During a session of the Delegate Commission, which operates during the National Assembly’s recess, Guaidó said the goal is to detect insurgent camps and locate aircraft used for narcotrafficking in Venezuela.
“We will use all relations and intelligence possibilities that are with the interim government” said Guaidó, as he accused Nicolás Maduro of associating with the Revolutionary Armed Forces of Colombia (FARC, in Spanish) and the National Liberation Army (ELN) guerrilla group.
“We have an unprecedented institutional weakness that these irregular groups, which have proliferated for months and years with the regime’s approval, are exploiting,” he said.
Guaidó pointed out that the border has become a “no man’s land” that “irregular groups control.” He said, “It’s time to make them respect Venezuela,” adding that the groups represent a regional threat.
Guaidó called again on the country’s Armed Forces, asking them, “Are you going to hide the dictator who enables irregular groups to remain in Venezuela?”
This session also approved an agreement rejecting the “presence and expansion of narcoterrorist groups in the national territory” and declaring Maduro responsible for the “proliferation” of these groups in Venezuela.
The interim president also said that he has already begun intelligence cooperation with Colombia to locate these organizations.

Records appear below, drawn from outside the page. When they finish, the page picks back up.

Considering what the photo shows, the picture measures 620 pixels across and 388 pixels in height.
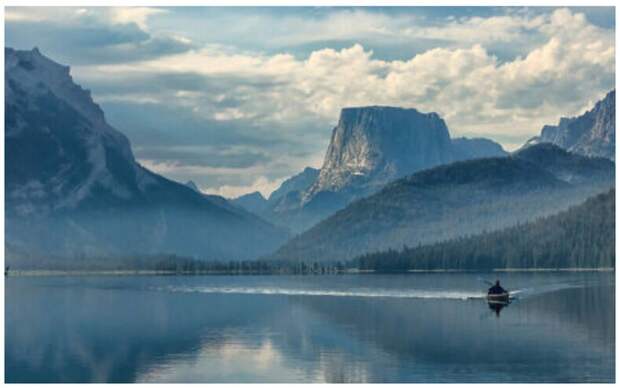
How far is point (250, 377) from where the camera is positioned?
5349 inches

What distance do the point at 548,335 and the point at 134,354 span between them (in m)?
56.0

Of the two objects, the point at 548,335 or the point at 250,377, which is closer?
the point at 250,377

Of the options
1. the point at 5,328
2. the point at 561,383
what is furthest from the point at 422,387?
the point at 5,328

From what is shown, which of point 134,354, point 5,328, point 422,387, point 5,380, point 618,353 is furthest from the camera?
point 5,328

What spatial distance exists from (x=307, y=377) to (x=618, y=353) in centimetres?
3668

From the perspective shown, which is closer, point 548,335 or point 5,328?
point 548,335

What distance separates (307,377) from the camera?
136m

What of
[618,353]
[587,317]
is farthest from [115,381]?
[587,317]

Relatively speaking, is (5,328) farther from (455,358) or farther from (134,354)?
(455,358)

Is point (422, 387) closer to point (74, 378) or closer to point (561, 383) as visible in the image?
point (561, 383)

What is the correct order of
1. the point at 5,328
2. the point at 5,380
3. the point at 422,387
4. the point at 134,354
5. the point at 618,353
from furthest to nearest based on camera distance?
the point at 5,328, the point at 134,354, the point at 618,353, the point at 5,380, the point at 422,387

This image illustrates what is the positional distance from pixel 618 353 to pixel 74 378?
61.6 meters

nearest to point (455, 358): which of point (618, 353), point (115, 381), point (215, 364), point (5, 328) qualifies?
point (618, 353)

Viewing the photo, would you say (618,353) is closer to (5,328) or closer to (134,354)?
(134,354)
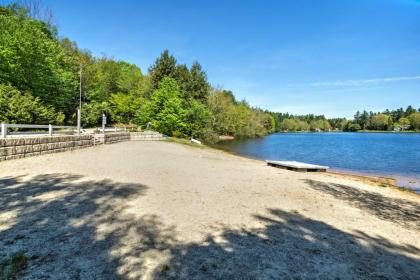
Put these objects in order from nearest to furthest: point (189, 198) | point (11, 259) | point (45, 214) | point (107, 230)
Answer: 1. point (11, 259)
2. point (107, 230)
3. point (45, 214)
4. point (189, 198)

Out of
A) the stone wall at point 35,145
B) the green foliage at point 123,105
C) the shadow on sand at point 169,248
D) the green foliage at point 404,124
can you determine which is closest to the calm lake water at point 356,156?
the shadow on sand at point 169,248

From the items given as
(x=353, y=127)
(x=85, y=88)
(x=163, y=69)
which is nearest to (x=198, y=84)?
(x=163, y=69)

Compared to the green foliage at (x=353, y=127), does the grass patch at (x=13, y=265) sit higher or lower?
lower

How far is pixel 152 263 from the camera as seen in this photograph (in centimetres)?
367

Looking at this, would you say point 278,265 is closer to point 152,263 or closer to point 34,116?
point 152,263

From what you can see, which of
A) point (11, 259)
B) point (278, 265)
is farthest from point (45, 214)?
point (278, 265)

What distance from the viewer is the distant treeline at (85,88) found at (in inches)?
1009

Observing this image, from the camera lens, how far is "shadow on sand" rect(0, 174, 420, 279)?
139 inches

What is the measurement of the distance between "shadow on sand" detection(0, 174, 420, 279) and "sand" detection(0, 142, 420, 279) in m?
0.02

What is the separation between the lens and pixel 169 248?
163 inches

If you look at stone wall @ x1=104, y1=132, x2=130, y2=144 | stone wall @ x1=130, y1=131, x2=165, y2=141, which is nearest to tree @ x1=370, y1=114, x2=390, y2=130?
stone wall @ x1=130, y1=131, x2=165, y2=141

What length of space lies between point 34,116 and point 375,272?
1181 inches

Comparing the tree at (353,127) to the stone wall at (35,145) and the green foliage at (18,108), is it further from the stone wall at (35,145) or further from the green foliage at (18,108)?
the stone wall at (35,145)

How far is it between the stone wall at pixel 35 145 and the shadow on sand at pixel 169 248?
608 cm
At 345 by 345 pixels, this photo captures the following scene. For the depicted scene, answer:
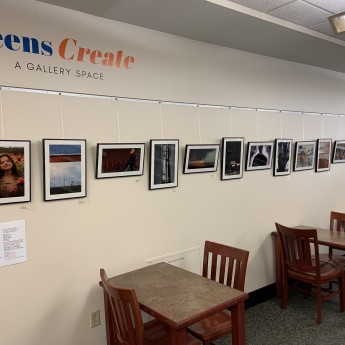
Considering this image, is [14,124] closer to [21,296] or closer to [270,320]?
[21,296]

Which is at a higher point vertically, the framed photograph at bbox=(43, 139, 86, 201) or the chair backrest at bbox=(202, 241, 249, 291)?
the framed photograph at bbox=(43, 139, 86, 201)

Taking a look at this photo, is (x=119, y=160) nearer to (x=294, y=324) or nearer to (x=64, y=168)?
(x=64, y=168)

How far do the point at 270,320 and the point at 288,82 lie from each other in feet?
8.44

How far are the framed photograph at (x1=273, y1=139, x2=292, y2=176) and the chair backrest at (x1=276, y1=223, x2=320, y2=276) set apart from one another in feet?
2.44

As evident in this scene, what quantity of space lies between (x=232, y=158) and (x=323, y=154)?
171 centimetres

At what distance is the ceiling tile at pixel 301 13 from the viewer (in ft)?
8.18

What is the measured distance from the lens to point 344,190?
4.70 m

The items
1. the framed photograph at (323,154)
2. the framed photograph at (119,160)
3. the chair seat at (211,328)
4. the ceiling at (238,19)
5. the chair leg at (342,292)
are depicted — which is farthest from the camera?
the framed photograph at (323,154)

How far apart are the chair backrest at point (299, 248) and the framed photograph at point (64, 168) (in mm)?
1997

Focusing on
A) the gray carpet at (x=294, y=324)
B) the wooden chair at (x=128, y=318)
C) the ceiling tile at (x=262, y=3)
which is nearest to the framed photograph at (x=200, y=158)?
the ceiling tile at (x=262, y=3)

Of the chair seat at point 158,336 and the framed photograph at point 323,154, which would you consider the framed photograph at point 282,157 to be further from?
the chair seat at point 158,336

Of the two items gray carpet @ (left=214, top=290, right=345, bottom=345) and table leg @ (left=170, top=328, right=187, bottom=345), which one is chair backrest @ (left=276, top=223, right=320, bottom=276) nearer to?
gray carpet @ (left=214, top=290, right=345, bottom=345)

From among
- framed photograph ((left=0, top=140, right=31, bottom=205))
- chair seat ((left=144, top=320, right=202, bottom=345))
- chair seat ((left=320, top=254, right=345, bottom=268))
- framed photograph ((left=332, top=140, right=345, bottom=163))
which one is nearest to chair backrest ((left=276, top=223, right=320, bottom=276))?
chair seat ((left=320, top=254, right=345, bottom=268))

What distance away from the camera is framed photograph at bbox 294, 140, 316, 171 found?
3.93 metres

The decree instructs exiled lawmaker Julio Borges, Guaidó’s presidential commissioner for Foreign Affairs, to work with Colombia and other countries to advance “decisive and prompt measures of collective action” to “restore order and security.”
During the meeting, Francisco Sucre, president of the National Assembly’s Permanent Foreign Policy Commission, said that paramilitary groups had taken over more than 12 of the country’s states.

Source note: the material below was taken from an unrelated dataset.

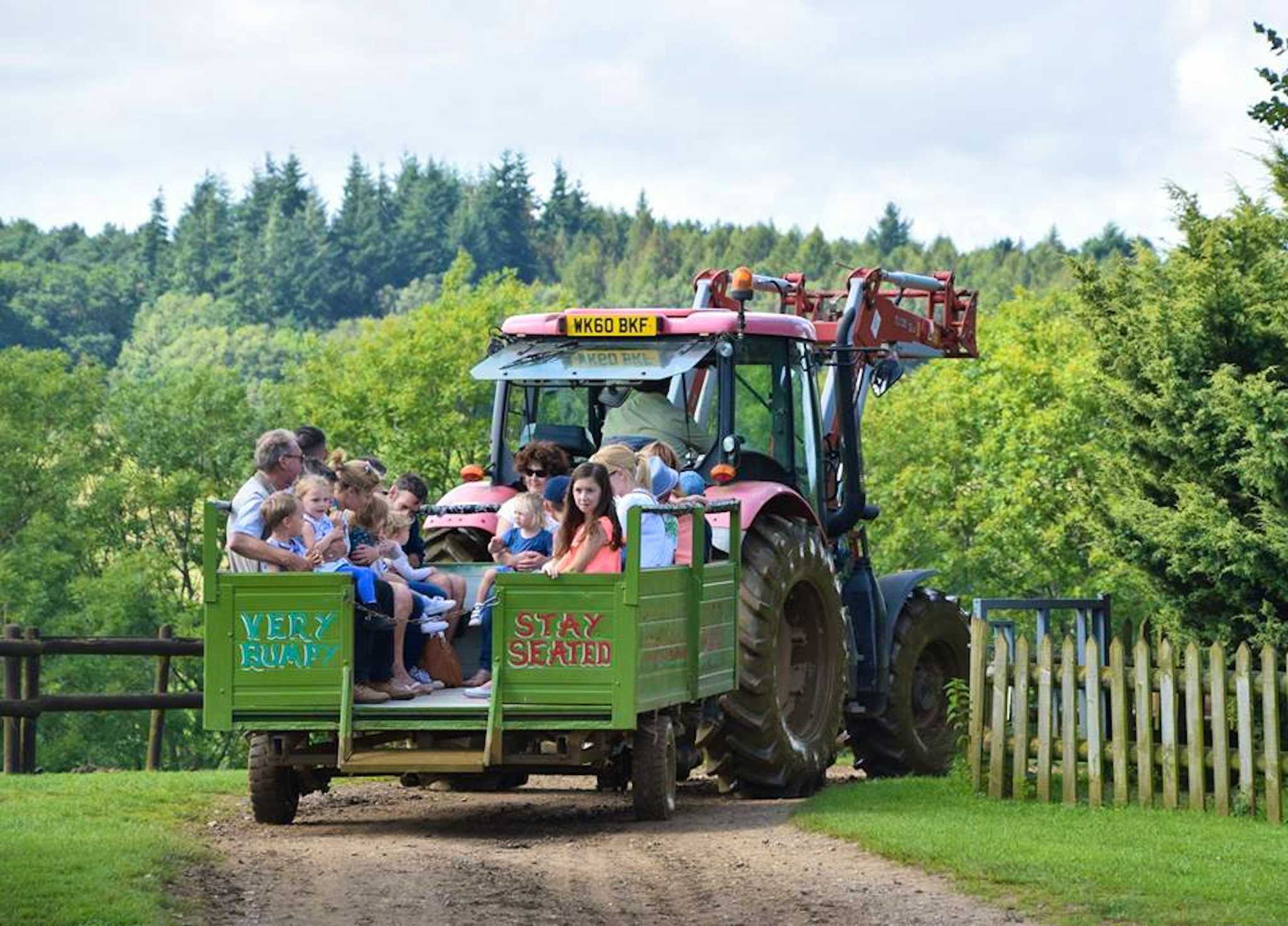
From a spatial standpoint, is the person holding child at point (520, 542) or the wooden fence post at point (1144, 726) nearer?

Sucre said that the interim government and Colombia will submit a formal complaint before the United Nations (UN) Security Council. “At the end of the month, we will take it to the UN General Assembly and submit the report along with Colombia, to show how terrorist attacks are being planned from Venezuela,” he said.
The announcement comes days after Colombian President Iván Duque accused the disputed government of supporting FARC dissidents, after some former leaders said that they were taking up arms again.
The disputed government’s Foreign Office said that they continue to follow with “deep concern” the “imminent reactivation of the armed conflict” in Colombia, but criticized its intent to “shift” its responsibility in the “systematic violation of human rights” as part of a “planned dismantling of the peace process.”
Colombian authorities have also reported that ELN members are operating in the South American nation.